In these models the tentative conclusion is that age and education are the most statistically significant variables in determining the probability that a person smokes. For every year after high school that a person has the probability of being a smoker is reduced by 3.16%. Age increases the probability that a person is a smoker, but at a decreasing rate. For the average person in the sample whose age was 43 an extra year of life reduces the probability of being a smoker by 2.3%. The highest probability of a person being a smoker occurs at age 34. Younger people tend to smoke and as people age smokers are removed from the population.

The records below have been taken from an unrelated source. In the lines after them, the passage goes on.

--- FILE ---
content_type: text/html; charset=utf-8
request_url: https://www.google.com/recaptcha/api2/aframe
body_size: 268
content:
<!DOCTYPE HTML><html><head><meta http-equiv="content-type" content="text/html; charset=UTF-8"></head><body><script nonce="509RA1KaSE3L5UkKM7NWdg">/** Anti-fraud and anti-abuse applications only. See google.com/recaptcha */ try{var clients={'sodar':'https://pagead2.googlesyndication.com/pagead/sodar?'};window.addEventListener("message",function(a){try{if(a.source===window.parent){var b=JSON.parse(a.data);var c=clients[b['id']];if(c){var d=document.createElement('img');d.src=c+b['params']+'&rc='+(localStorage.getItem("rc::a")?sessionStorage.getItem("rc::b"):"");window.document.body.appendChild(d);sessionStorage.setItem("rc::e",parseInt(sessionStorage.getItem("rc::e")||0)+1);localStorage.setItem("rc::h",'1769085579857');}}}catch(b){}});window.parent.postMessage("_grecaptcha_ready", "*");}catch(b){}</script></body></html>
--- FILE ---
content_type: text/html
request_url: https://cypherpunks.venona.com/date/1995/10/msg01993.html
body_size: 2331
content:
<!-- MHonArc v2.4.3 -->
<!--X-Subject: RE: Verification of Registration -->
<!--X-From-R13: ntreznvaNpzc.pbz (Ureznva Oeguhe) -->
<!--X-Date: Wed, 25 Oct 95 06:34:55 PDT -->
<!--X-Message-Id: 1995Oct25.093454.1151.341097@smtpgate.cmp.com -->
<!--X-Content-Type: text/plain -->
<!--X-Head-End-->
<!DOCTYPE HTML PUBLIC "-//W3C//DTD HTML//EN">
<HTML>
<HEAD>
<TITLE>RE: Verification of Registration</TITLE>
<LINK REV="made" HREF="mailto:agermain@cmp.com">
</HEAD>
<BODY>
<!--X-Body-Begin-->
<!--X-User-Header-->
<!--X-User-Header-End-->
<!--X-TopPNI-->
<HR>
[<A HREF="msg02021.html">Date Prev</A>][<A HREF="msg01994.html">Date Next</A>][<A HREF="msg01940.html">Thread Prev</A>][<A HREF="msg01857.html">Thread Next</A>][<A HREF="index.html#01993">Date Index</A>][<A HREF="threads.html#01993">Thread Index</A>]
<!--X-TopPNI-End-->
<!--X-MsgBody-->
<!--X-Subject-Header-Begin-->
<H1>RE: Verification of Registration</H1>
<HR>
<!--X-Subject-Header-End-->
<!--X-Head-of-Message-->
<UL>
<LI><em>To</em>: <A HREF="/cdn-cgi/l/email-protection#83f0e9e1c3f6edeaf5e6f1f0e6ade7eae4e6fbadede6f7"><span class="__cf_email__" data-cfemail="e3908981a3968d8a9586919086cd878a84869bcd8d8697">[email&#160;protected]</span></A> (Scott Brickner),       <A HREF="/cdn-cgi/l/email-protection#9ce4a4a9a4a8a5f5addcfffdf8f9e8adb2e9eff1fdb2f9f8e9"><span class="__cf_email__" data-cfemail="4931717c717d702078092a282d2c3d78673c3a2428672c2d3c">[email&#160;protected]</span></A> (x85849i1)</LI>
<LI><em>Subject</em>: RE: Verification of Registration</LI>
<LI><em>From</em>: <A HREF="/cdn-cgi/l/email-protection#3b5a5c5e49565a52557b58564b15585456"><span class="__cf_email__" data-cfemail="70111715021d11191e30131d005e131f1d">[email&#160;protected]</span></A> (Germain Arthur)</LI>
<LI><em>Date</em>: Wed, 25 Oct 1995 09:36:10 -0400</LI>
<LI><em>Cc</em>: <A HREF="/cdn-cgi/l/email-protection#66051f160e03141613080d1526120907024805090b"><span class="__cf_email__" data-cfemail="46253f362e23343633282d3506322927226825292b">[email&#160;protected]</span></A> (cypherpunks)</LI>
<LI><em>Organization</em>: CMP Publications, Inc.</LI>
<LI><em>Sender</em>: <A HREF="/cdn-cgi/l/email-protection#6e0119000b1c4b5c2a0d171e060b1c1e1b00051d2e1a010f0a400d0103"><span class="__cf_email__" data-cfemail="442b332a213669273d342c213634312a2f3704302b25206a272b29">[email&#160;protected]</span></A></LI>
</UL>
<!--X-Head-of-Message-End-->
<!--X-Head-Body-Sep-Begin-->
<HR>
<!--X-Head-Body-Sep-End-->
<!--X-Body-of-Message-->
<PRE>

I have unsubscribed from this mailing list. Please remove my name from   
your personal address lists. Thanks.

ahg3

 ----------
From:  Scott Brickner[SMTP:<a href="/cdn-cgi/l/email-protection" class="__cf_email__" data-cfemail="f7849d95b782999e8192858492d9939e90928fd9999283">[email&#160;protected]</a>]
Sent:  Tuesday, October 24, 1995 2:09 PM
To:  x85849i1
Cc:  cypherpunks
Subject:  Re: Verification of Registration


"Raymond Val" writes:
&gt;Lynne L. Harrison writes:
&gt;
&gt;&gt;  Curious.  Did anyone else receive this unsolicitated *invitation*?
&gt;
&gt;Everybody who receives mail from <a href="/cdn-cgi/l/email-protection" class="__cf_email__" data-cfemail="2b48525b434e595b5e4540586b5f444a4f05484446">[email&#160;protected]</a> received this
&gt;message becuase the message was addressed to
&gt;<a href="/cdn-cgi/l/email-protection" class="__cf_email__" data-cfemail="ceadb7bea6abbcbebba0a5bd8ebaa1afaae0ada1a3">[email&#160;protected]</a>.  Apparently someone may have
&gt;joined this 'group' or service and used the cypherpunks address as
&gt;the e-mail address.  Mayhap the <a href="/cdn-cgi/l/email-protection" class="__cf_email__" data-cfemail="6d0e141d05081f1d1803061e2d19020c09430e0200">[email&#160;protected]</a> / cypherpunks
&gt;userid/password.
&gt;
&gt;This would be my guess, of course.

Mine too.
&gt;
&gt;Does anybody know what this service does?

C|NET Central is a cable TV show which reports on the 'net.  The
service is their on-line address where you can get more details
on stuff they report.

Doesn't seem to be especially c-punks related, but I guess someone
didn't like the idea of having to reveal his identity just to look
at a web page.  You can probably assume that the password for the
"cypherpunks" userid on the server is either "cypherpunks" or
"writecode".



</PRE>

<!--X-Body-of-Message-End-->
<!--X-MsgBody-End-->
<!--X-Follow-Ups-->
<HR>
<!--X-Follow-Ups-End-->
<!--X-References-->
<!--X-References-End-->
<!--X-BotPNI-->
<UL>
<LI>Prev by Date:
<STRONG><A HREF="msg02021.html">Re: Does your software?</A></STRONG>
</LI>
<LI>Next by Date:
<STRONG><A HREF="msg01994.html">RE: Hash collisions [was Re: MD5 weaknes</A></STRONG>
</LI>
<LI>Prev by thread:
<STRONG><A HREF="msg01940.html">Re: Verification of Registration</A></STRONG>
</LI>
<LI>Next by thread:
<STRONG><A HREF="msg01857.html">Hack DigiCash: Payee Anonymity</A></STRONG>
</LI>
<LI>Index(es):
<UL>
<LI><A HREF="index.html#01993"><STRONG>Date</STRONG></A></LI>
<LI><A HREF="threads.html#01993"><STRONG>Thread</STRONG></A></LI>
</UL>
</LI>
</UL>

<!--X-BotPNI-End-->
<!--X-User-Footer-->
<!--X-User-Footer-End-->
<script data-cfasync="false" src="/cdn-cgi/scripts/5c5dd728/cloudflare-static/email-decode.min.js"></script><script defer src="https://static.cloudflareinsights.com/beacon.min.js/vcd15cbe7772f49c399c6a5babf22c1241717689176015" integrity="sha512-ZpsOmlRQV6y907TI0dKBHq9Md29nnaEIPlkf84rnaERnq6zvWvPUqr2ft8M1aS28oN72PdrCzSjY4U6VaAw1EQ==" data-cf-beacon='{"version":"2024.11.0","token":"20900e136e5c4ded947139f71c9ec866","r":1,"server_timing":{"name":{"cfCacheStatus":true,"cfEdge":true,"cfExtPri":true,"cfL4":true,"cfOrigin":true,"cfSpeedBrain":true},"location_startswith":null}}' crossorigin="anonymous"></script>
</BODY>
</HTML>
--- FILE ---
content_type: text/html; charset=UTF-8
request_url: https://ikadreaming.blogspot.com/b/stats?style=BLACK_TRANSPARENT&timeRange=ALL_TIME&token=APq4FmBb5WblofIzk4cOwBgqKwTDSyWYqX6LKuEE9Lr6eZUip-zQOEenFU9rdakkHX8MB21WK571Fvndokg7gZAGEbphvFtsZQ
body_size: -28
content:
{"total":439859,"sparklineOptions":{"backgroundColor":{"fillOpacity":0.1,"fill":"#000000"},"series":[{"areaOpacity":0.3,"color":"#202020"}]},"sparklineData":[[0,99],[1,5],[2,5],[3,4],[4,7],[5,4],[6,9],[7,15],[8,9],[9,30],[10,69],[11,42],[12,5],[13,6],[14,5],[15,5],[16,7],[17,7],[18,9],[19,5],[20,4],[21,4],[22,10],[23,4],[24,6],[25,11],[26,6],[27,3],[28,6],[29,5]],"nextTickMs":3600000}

Income and whether or not a person is white reduces the probability of being a smoker, but only in small and statistically insignificant ways.

**Probit Model (Based on the Cumulative Normal Distribution)
**

**Figure 1:** Probit regression in non-linear form

**Figure2: **Marginal changes in probability given explanatory variables for the average person using the probit model. Note the average persons variables are interpreted in the x column in the end.

**Logit Model (Based on the Cumulative Logistic Distribution)**

**Figure 3**: Probit regression in non-linear form

**Figure 4:** Marginal probability estimated for the average person, based on explanatory values.

**Concluding Remarks**

Probit and Logit models estimate probabilities at a point on the curve. This point is the mean for all variables, or the average person based on the explanatory variables. The models are similar in their coefficient estimates and in their determination of statistical significance. The most important variables which increase the likelihood of a person being a smoker are education and age.